2 調査団-2-
ゲートをくぐるとネロが待っていた。
その顔は明らかに不機嫌そうである。
「怒られたぞ」
アナグマが理由を訊ねる前にネロが言った。
「誰に? 何を?」
「カイロウ隊長にだよ。”在庫係が外に出るな。専従業務外従事だ”ってさ。そんな言葉、初めて聞いたよ」
「ああ、オレのことか……」
「どうせ業務外のことをするなら、”後先考えない向こう見ずなヤツを止める仕事”をやれ、だそうだ。ボクもそう思うね」
ネロは批難がましい目を向けた。
「悪かった。今度おごるから機嫌をなおしてくれ」
「その前に隊長の機嫌をなおしてほしかったよ」
ふてくされたようにそう言い、彼は奥の建物を指さした。
「隊長が呼んでる。早く行ってこい。でないと職務怠慢でまたボクが怒られる」
この件を伝えるためだけにネロはゲートの近くで待っていたらしい。
アナグマはため息をひとつつくと、衣服を正した。
兵団と調査団が同居するここ上層部は、他の層に比べて区画が整理されている。
収穫物や物資の運搬を円滑にするため、というのが大きな理由だ。
当然、国内外に武威を示すという意味もある。
なのでここに来ると必然、身が引き締まる。
示された施設は調査団の寄宿舎だった。
隊員の多くは自宅から通勤するが、上級職や幹部クラスは事に備えて寄宿舎を利用している。
職務上、何年も家に帰らない者も多く、中にはそのまま帰らぬ人になることもある。
アナグマにもその覚悟はできていた――とは言い切れない。
彼はまだ、父のことを半分も理解できていないからだ。
「アナグマです」
ドアをひかえめにノックする。
「入れ。開いてるぞ」
アナグマは身を固くした。
話があるのならロビーでも会議室でもいいハズだ。
わざわざ部屋に呼び出すということは、よほど重要な内容にちがいない。
(とは思うけど……)
彼はネロを少しだけ疑った。
「適当にかけるといい。コーヒーでいいか?」
入室するなり、カイロウ隊長は静かな口調で言った。
「いえ、いえ……どうかお気遣いなく――」
アナグマは惑った。
老齢にさしかかったカイロウは、若い頃から柔和だった顔つきがさらに丸みを帯びている。

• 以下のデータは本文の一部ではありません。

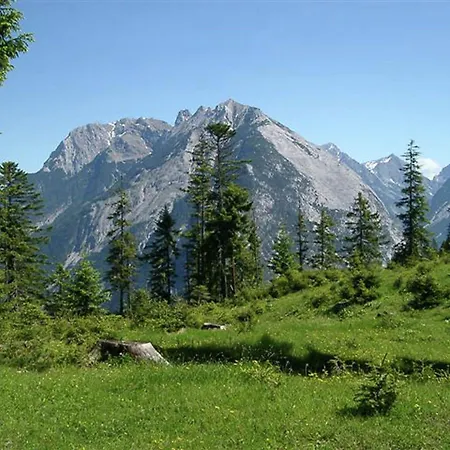 Tranquil In The Centre Of Seefeld アパート *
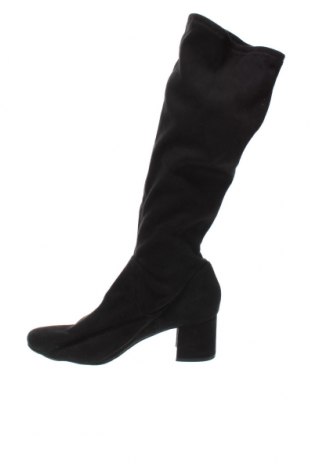 Γυναικείες μπότες Marco Tozzi, Μέγεθος 39, Χρώμα Μαύρο, Τιμή 10,94 €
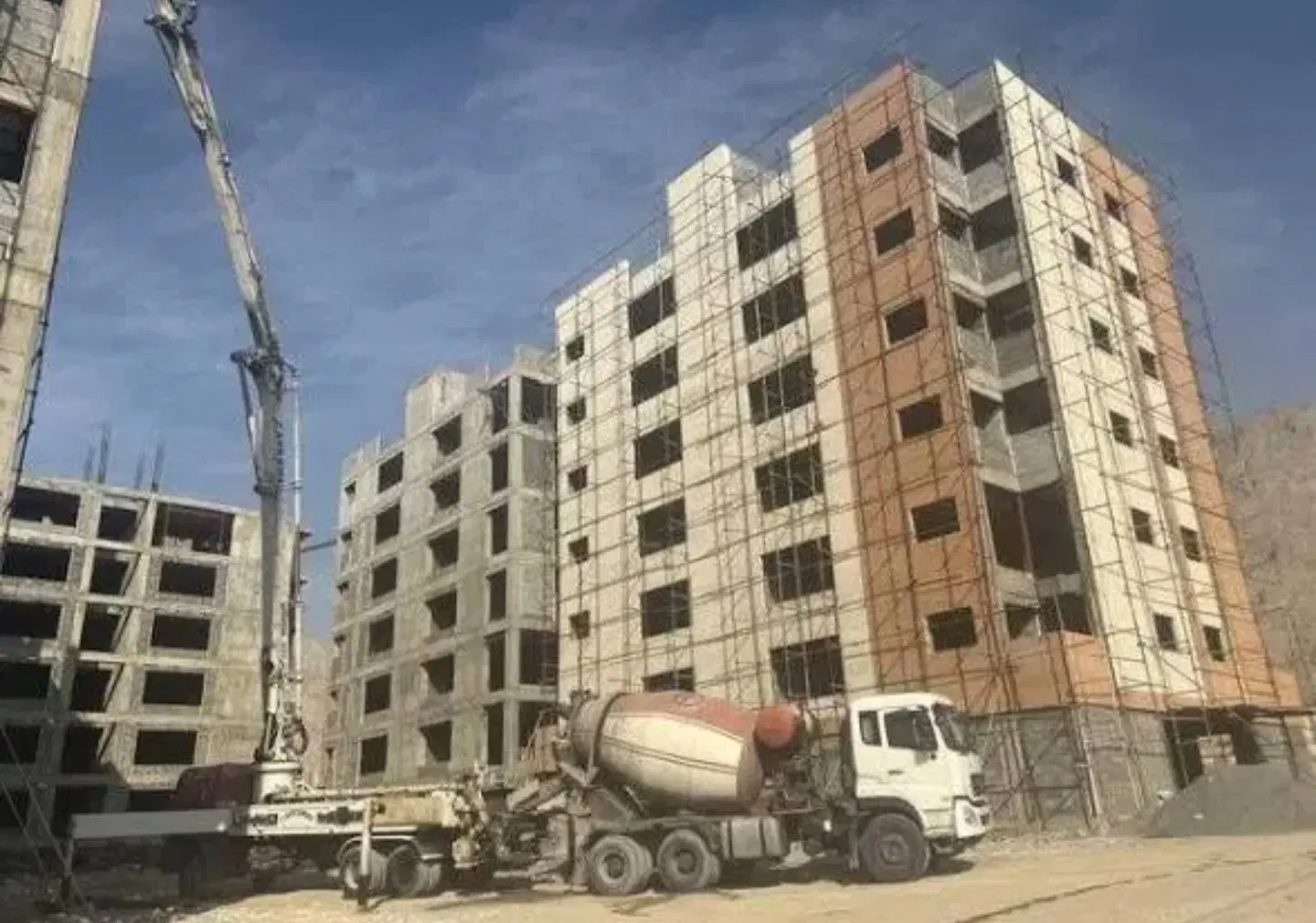 پیش فروش اپارتمان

隊長といえば組織を律する立場のためか、いかつくて怒声を張り上げる荒っぽい者がほとんどだ。
隊員にナメられないようにと、やたら権威を振りかざす者もいる。
そんな中で、彼は温厚篤実を貫き続けた。
常に部下をいたわり、誰かがケガをすれば救護班より早く飛んできて手当てをする。
自分よりも他人を優先する――それが彼である。
今、カイロウのようなリーダーは他にはいない。
言葉は荒っぽいが、だからといって暴言を吐くワケではない。
むしろ職人気質の不器用な親切心のようなものが垣間見える。
だからアナグマには、そんな彼が怒る様子が想像できなかった。
「分かっているか?」
ただ、どうにも苦手なのは、この不器用さからくる口数の少なさだ。
極限までそぎ落とした言葉を聞くには、状況や前後の文脈を理解しなければならない。
「いえ…………少しは――」
出されたコーヒーにはまだ口をつけられない。
――カイロウの言わんとしていることを察するまでは。
「アナグマ、お前がこの隊に入ってどれくらいになる?」
「六日目です」
「長いと思うか?」
「いえ……」
「そうだ」
カイロウは白髭を二度撫でた。
「たった六日だ。何ができる?」
「なにも――」
「お前はあせり過ぎだ」
落胆するようにそう言ってから、彼は視線をテーブルに落とした。
「たった一杯のコーヒーには手もつけねえっていうのにな」
アナグマは慌ててカップを手に取った。
俺の淹れたコーヒーが飲めないのか、と迫られているのだと彼は想った。
――が、そうではなかったようだ。
カイロウは聞こえよがしにため息をついた。